In south Delhi, a special cell for Bangladeshi migrants operates from the second floor of Vasant Vihar police station. Guarded by policemen, the place is impenetrable for visitors. Only close relatives or associates with money are allowed secretly.
Md. Shafiq, 60, a scrap dealer was lucky to secure a release of 10 of his employees, though he denied paying any bribe. He said that his men were Assamese and that he went with proofs. However, he admitted having paid bribes on other occasions.
Saleem doesn’t have a patron. He works as a construction laborer. “The notice was too short. I couldn’t arrange for the bribe money,” Saleem said. “The policemen at Vasant Vihar say that the matter is out of their hand.”
Taslima has been handed over to Foreigners Regional Registration Office – an agency that handles the duty of verification of suspected migrants as illegal foreigners. It is also responsible for subsequent deportation.
She is presently at Barat Ghar in Sarai Rohilla, a detention center for Bangladeshi migrants, monitored by FRRO. From here the illegal immigrants are sent across border in batches of 60 people or more by train.
The family fears separation. Taslima is the mother of four children. Besides Sujan, the other three are Noor Aalam, 13; Rafiqul, 8, and Bilkis, 10.
Saleem appears resolute to support his family.
On phone, Taslima wailed. While talking to Saleem, she asked him to bring clothes and urged him to arrange for some money.
“They are likely to send me to Bangladesh on August 12th by train.
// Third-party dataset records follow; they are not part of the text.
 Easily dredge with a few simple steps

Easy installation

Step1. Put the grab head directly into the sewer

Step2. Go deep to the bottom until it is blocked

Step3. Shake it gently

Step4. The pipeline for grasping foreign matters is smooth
I’ll try to cross the borders with that money,” said grief-stricken Taslima. “Meet me at the station,” she added while talking to her husband on phone.
Meanwhile, with the voluntary help of a lawyer, Saleem contested her nationality at the FRRO.
“I was informed the inquiry will take a month,” he said while clutching Rafiqul in his arms who escaped the police raid on that fateful night.